Supplied text:
━━━━━━━━━━━━━━━━
Mums on the Run: Pillion tourer test

Sons getting embarrassed by their mums as we went last-minute Christmas shopping on the best sport-tourers in the country

Ah, Christmas. Such a joyous occasion, presents, loved ones, festive drinks and a night-time visit from some old fella with a massive sack. Thing is, to get to the good part (the presents) you have to suffer the hell and indignity of Xmas shopping, sitting in huge traffic jams, scurrying round the shops like a festive rodent, sniffing out next year’s tat then queuing forever to pay top dollar prices before wrestling your way home for a mince pie and a glass of mulled cyanide. Christmas shopping sucks. It doesn’t have to be that way though, we use bikes as an excuse to beat the traffic all year so surely this is the best time to do so. Panniers and top boxes can hold plenty and if you pick the right bike you can even take someone along to help you carry the bags, maybe even enjoy the experience. A plan was hatched. We were going Christmas shopping.  With our mums.
━━━━━━━━━━━━━━━━
Tasks to perform:
1. Return the passage of the Christmas shopping article starting at "Ah, Christmas. Such" and ending at "With our mums.".
2. Answer these questions from the Christmas shopping article:
(a) What kind of bikes does the subheading say were used for the shopping?
(b) What does the article say panniers and top boxes can hold?
(c) Who went Christmas shopping with the riders?
3. Decide whether each statement agrees with the Christmas shopping article, giving yes or no and quoting the words that settle it:
(a) The article describes Christmas shopping as enjoyable.
(b) The shopping trip was last-minute.
(c) The article says the riders use bikes to beat traffic only at Christmas.
The material after the Christmas shopping article is separate from it.

Dataset excerpt:
━━━━━━━━━━━━━━━━
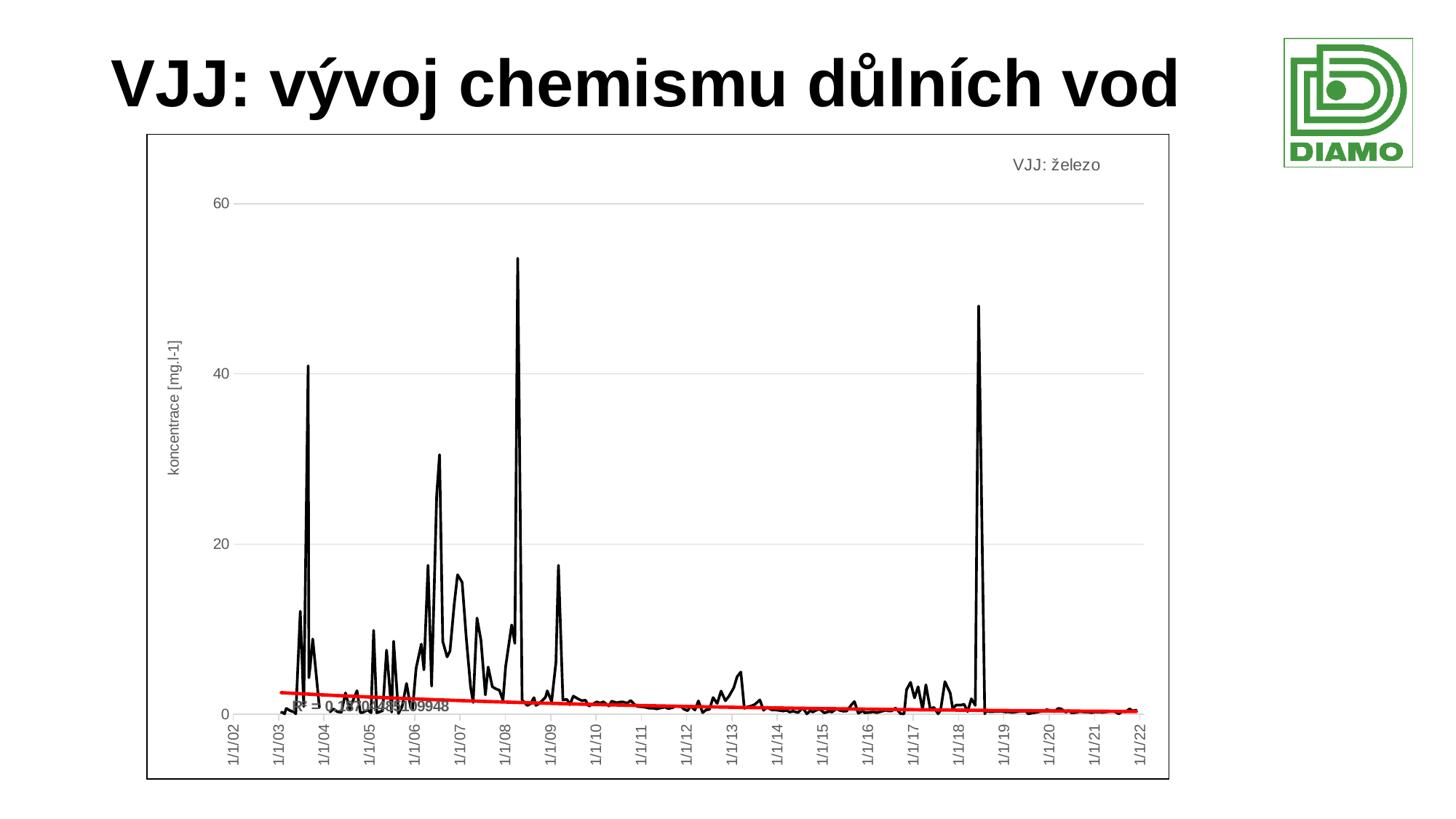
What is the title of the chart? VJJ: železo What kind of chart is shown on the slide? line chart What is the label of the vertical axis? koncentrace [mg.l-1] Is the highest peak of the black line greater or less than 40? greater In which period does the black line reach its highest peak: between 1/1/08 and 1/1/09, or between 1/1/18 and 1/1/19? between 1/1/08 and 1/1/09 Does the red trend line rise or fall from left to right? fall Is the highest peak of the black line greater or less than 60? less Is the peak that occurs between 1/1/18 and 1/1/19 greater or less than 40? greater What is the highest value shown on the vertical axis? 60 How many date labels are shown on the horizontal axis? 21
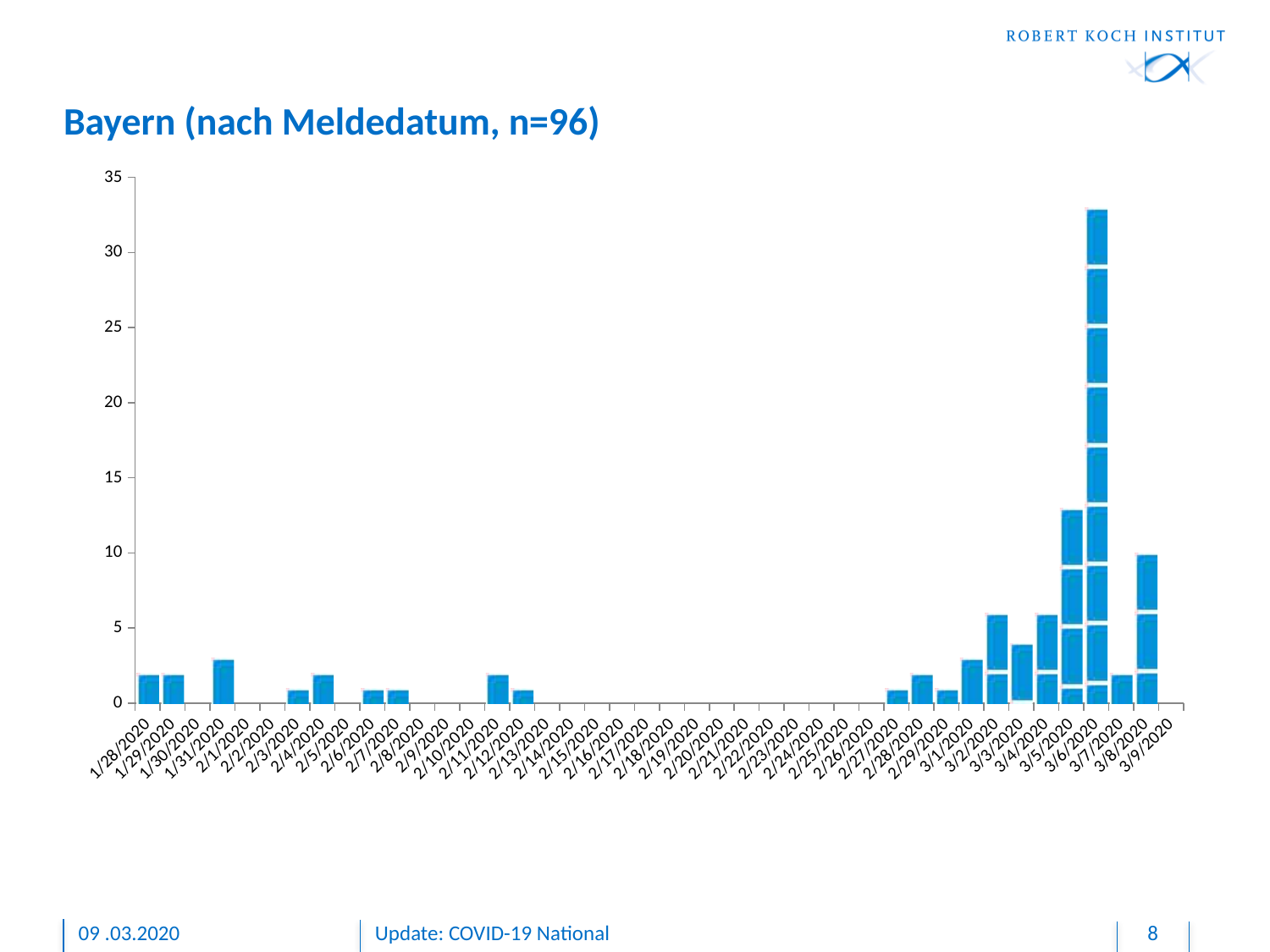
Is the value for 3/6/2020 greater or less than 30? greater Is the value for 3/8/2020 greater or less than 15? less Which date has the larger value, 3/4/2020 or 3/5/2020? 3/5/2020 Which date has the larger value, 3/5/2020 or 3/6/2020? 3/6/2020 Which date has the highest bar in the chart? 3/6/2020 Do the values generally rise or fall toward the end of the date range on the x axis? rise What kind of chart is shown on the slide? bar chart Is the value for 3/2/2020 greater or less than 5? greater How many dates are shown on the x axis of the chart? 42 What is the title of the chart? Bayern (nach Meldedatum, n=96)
━━━━━━━━━━━━━━━━
Exercise responses:
1.
Ah, Christmas. Such a joyous occasion, presents, loved ones, festive drinks and a night-time visit from some old fella with a massive sack. Thing is, to get to the good part (the presents) you have to suffer the hell and indignity of Xmas shopping, sitting in huge traffic jams, scurrying round the shops like a festive rodent, sniffing out next year’s tat then queuing forever to pay top dollar prices before wrestling your way home for a mince pie and a glass of mulled cyanide. Christmas shopping sucks. It doesn’t have to be that way though, we use bikes as an excuse to beat the traffic all year so surely this is the best time to do so. Panniers and top boxes can hold plenty and if you pick the right bike you can even take someone along to help you carry the bags, maybe even enjoy the experience. A plan was hatched. We were going Christmas shopping.  With our mums.

2.
(a) The best sport-tourers in the country.
(b) Plenty.
(c) Their mums.

3.
(a) No: "Christmas shopping sucks."
(b) Yes: "last-minute Christmas shopping"
(c) No: "we use bikes as an excuse to beat the traffic all year"